While these advancements are very promising for the field, large language models still have certain shortcomings. One such important shortcoming is lack of consistency with facts. As language models simply predict words based on their context, they can easily generate incorrect information and hallucinate novel sequences when it comes to specific facts and details. This, in turn, creates issues with the safety and reliability of these models, as they can’t be trusted in any high-stakes applications.
This is a particular area where symbolic systems excel, as they are designed to be particularly precise and constrained by facts. However, symbolic systems usually do not have enough coverage of language understanding in order to represent all the complexities and possible variations of natural language, something which large language models are able to do effortlessly. Therefore, we propose combining these two directions of work, which have been traditionally developing in isolation from each other.

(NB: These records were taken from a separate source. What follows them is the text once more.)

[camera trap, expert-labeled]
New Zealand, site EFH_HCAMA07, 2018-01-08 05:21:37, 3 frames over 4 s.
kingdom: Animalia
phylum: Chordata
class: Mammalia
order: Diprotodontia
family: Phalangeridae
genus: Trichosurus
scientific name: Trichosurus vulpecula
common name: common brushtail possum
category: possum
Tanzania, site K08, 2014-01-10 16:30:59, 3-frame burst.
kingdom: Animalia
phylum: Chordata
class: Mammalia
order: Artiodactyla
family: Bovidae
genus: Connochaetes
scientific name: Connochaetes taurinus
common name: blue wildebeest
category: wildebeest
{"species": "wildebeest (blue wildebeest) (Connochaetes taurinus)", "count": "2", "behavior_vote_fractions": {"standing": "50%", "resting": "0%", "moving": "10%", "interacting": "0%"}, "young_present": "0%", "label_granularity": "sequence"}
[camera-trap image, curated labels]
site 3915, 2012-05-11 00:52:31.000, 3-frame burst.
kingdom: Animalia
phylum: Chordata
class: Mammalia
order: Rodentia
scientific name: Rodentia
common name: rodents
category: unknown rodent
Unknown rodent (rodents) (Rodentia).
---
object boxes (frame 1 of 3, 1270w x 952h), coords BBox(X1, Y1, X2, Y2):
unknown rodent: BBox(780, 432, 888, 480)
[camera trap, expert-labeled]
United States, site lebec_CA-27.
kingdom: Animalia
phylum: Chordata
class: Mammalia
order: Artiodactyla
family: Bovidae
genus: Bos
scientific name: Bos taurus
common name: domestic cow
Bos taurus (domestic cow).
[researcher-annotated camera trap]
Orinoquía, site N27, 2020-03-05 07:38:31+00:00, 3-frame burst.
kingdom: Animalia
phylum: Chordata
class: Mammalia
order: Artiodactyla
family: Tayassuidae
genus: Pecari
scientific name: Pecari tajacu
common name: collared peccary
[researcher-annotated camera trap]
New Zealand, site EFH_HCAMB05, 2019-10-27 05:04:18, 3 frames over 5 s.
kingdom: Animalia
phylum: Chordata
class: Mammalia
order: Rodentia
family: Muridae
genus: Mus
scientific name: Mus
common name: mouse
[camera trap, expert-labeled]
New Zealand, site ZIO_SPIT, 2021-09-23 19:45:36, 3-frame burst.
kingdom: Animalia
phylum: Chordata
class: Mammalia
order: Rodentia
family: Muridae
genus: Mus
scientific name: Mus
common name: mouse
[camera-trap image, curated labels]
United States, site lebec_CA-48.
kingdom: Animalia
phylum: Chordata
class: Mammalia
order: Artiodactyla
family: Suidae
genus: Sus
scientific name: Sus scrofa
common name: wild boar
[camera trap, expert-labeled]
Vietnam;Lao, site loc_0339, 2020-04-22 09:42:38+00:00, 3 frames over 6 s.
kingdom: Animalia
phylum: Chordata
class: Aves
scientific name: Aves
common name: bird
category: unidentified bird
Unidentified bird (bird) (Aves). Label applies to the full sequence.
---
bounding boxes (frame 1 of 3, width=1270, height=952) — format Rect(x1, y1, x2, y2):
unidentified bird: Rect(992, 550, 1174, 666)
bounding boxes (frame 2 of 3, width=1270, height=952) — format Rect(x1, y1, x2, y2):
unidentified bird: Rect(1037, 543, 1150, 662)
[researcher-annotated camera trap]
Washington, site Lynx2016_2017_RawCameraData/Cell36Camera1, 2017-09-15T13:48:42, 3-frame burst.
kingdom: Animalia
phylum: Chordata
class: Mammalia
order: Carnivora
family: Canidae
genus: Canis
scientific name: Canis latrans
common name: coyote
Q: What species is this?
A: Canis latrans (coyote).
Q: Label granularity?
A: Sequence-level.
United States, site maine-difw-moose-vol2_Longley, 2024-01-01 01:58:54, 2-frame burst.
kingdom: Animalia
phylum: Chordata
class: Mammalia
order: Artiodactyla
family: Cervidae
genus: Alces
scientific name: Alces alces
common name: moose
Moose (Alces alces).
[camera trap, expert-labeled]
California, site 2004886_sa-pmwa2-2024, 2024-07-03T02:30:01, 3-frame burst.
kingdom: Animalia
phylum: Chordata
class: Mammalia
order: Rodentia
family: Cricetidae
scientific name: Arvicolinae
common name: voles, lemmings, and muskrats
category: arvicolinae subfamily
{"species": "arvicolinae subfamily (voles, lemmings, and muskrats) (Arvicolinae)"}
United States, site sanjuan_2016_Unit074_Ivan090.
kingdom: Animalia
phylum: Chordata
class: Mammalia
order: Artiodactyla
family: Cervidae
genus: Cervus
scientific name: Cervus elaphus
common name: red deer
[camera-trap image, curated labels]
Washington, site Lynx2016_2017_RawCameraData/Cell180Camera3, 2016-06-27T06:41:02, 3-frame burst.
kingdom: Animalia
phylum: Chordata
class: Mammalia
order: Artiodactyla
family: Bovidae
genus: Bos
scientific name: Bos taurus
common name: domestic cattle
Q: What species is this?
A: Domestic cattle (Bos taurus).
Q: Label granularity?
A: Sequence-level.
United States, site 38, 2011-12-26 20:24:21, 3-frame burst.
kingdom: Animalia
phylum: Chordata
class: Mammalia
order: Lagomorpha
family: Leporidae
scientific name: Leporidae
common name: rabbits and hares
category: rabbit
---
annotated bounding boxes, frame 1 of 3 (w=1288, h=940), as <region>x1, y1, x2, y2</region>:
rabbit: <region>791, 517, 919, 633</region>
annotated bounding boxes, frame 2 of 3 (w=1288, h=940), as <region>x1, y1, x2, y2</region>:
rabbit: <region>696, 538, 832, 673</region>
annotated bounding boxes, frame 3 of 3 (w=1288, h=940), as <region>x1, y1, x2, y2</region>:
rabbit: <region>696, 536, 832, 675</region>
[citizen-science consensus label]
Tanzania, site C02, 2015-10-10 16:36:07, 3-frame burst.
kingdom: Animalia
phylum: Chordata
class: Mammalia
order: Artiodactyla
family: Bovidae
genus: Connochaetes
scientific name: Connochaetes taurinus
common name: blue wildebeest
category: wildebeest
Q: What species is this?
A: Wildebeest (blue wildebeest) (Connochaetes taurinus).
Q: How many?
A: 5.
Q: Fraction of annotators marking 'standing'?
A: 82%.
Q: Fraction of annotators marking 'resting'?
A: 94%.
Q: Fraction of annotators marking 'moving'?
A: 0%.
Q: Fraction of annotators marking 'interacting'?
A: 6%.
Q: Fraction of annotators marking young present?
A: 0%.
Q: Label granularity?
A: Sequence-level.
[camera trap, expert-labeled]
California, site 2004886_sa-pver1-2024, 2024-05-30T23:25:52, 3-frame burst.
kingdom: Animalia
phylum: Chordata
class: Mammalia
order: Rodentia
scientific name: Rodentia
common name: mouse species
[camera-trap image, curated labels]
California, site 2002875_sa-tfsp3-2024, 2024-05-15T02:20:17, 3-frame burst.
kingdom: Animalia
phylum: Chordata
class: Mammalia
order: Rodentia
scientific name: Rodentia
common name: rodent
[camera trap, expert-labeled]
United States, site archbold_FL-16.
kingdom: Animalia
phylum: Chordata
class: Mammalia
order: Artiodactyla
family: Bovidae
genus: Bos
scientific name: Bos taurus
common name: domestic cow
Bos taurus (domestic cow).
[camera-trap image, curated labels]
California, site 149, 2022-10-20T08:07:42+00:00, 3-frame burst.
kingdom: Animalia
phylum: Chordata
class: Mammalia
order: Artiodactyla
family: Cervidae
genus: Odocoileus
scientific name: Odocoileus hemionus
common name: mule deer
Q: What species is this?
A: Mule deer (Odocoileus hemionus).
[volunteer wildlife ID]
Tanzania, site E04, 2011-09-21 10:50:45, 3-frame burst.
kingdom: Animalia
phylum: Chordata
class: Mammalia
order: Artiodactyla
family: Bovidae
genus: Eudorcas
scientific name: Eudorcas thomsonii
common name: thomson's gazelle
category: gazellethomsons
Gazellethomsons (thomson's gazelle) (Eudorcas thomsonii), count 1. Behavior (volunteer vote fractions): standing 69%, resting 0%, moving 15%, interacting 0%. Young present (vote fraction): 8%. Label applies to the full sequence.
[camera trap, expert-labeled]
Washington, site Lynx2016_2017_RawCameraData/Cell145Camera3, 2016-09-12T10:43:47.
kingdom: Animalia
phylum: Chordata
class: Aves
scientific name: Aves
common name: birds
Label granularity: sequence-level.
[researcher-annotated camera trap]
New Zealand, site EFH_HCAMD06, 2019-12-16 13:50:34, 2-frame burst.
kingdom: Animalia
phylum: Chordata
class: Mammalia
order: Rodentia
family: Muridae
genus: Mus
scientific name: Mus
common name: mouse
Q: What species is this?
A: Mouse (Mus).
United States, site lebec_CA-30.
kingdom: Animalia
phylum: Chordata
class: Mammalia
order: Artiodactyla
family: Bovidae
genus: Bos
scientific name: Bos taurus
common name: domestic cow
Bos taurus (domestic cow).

This project will investigate methods for extending large language models with the abilities to query external systems as needed. During the generation process, the language model could decide that a particular fact should come from an external symbolic system, as opposed to generating it directly from the language model. It could generate the function call as part of its output, and the result could then be fed back into the language model input as additional context. For example, the language model could look up relations in a knowledge base, perform a query to an SQL database, send mathematical operations to a calculator or generate a python script to answer a question. The language model would essentially learn to act as a manager, generating the output when it knows the answer, or delegating to an appropriate symbolic system when it does not.
Some limited early research has shown promising results in this direction. Gao et al. (2022) demonstrated how chain-of-thought prompting can be extended to use programming, in addition to natural language [8]. Cheng et al., (2022) propose a setup for interacting with database tables using large language models that is able to propose queries to itself [9]. Schick et al. (2023) recently investigated the integration of language models and tools such as a calendar, a question answering system or a machine translation system, using model fine-tuning. This project will develop a more general-purpose approach that would allow language models to interact with different symbolic systems, thereby increasing their reliability and consistency with facts, and investigate more data-efficient techniques for teaching these abilities to the language models.